━━━ DATA EXCERPTS

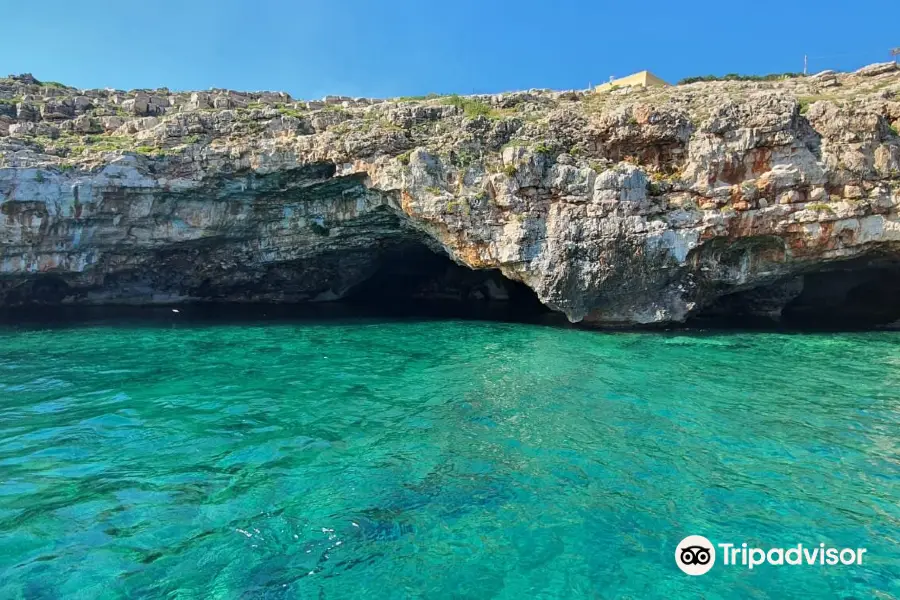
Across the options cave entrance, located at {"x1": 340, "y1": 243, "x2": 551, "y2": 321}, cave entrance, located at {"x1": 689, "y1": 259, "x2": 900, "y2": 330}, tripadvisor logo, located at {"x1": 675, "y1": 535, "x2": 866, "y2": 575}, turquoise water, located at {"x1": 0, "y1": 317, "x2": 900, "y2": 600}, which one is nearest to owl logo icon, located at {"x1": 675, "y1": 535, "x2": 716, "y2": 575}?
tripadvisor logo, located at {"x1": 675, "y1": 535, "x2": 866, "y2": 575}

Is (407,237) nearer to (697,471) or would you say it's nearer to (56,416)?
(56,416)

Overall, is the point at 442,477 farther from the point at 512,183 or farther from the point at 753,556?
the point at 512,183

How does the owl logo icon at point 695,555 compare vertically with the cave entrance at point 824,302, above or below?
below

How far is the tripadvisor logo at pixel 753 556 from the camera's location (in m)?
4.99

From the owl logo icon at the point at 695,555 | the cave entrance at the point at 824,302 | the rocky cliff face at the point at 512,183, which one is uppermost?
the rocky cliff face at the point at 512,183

━━━━━━
━━━ DATA EXCERPTS

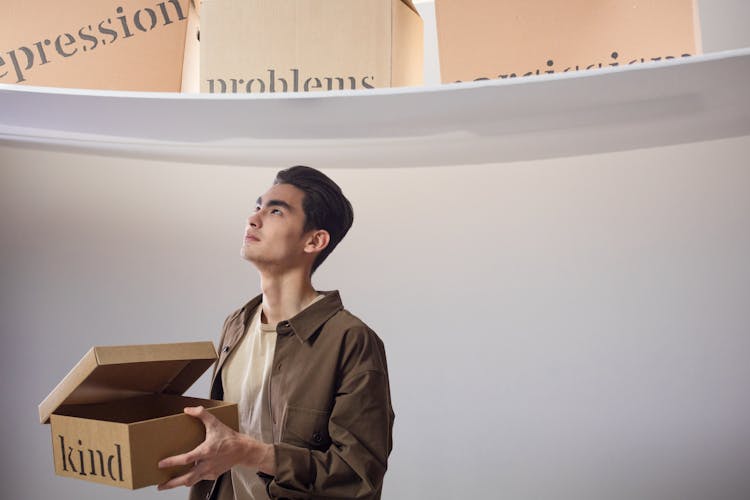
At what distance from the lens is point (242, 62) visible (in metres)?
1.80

━━━━━━
━━━ DATA EXCERPTS

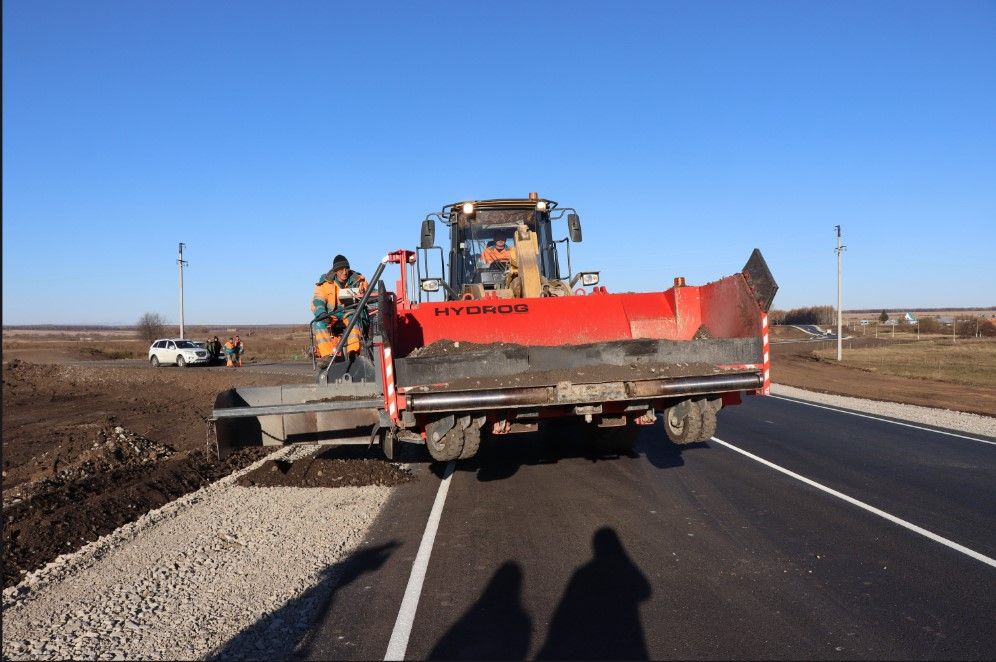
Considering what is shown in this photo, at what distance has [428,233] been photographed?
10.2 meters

━━━━━━

- _WHAT TO PRODUCE_
Copy the records verbatim, from the line containing "Considering what is" through the line containing "10.2 meters", both included.

- _CORRECT OUTPUT_
Considering what is shown in this photo, at what distance has [428,233] been photographed?
10.2 meters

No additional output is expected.